Work required: Render the records between the lines holding "Is the tree" and "1240 inches", inclusive, as a two-column CSV with the header input,output. Give one row per record, with its text and its answer each in a quoted field and any line breaks turned into spaces.
--- Extracted data ---
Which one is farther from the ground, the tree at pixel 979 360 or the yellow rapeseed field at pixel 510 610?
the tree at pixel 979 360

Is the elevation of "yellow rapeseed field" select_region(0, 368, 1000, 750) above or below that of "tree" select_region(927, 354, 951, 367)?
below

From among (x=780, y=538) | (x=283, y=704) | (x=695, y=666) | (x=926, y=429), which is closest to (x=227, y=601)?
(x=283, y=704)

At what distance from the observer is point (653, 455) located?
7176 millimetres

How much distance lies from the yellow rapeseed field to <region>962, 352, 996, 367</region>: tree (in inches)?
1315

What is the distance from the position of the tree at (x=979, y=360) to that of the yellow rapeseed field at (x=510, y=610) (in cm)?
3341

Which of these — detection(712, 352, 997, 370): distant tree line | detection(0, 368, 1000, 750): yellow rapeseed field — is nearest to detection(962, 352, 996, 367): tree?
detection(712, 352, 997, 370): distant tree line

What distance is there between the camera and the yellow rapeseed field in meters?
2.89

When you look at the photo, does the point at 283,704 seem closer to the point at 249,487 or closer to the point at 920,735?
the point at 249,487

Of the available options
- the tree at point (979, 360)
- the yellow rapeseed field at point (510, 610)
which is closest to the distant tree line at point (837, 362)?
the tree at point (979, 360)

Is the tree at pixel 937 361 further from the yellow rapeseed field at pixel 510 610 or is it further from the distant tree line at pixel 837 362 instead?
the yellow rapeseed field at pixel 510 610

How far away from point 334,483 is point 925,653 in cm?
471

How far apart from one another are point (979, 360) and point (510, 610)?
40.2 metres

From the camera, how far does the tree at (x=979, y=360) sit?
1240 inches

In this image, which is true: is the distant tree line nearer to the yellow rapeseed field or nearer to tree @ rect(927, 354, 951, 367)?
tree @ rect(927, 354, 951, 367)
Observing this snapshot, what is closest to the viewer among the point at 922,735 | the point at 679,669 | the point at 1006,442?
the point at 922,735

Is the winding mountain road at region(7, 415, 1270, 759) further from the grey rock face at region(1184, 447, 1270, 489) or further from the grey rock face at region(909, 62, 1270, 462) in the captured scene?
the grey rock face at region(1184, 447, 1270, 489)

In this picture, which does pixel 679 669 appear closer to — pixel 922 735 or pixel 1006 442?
---
Expected answer:
input,output
"Is the tree at pixel 937 361 further from the yellow rapeseed field at pixel 510 610 or is it further from the distant tree line at pixel 837 362 instead?","the yellow rapeseed field at pixel 510 610"
"How far away from point 334,483 is point 925,653 in cm?","471"
"How far apart from one another are point (979, 360) and point (510, 610)?","40.2 metres"
"From the camera, how far does the tree at (x=979, y=360) sit?","1240 inches"